His jaw clenched. He spun around, grabbed Den’s chin in a fierce grip and shook him, making stars whirl across Den’s vision. “These crystals have tasted blood,” the Mage hissed. “Whose flesh did the needles pierce, mortal? Yours? Or someone else’s?”
Den swallowed the acrid bile rising in his throat. “Ellie Baristani,” he groaned. “She pulled them out to stop us from taking her into the Well.”
The High Mage released Den and straightened. He lifted the needles to his nose and inhaled deeply. His eyes fluttered closed. When he opened them again, the Mage smiled.
“Well, mortal, it seems you will keep your miserable life another day, after all.” He untied the sash from around his waist and wrapped the needles in it carefully, then deposited the small bundle in his own deep pocket. “I do not punish those who please me, and this gift is pleasing indeed.”
The shallow, relieved breath had barely left Den’s lungs before his chest constricted on a new surge of panic when the High Mage lunged and his bony hand closed round Den’s throat.

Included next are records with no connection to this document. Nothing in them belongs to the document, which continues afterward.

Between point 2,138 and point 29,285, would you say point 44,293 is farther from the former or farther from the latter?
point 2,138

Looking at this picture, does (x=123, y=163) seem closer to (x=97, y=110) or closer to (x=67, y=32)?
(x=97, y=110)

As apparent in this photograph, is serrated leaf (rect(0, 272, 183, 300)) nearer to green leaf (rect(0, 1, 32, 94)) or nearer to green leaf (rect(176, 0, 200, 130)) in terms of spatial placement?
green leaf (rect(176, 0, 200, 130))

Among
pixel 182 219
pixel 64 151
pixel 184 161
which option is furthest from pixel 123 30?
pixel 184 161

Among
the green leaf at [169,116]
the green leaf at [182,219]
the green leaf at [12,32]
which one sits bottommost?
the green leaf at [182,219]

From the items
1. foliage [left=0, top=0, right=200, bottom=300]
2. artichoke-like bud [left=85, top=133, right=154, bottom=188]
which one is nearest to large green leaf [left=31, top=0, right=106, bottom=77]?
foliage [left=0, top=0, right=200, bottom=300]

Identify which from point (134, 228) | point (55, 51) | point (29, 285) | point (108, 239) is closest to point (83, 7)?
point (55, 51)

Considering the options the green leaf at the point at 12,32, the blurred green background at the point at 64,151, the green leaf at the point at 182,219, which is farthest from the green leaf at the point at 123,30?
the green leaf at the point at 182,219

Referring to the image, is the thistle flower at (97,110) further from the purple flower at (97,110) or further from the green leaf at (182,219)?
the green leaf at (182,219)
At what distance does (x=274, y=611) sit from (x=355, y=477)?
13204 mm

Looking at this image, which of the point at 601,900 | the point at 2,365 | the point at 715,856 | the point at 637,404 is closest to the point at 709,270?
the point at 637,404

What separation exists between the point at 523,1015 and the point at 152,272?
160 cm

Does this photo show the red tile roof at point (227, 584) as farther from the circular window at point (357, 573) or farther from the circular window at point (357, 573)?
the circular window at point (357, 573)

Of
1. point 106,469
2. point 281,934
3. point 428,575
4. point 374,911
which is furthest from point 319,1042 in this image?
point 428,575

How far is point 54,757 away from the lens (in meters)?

“Today is my gift to you,” the Mage hissed. “But for life after daybreak tomorrow, there is a price, mortal.” He lifted the Mage blade, twisting the black, razored edge so the light of the sconces made shadows dance across the dark metal. “Accept my Mark. Willingly bind your soul to my service. Or when the Great Sun rises, you will die a death more hideous than any you can imagine.”
The Mage smiled, pressed the point of his dagger to Den’s wrist and sliced. Blood welled from the cut and slid down Den’s arm like scarlet teardrops. The Mage lifted the wrist to his lips. Den flinched as a pale tongue flicked out, tasting his blood. “Answer me, boy. Surrender your soul or die. The choice is yours.”
Den’s hand shook. His entire body trembled. How had this happened? How had his plans gone so awry?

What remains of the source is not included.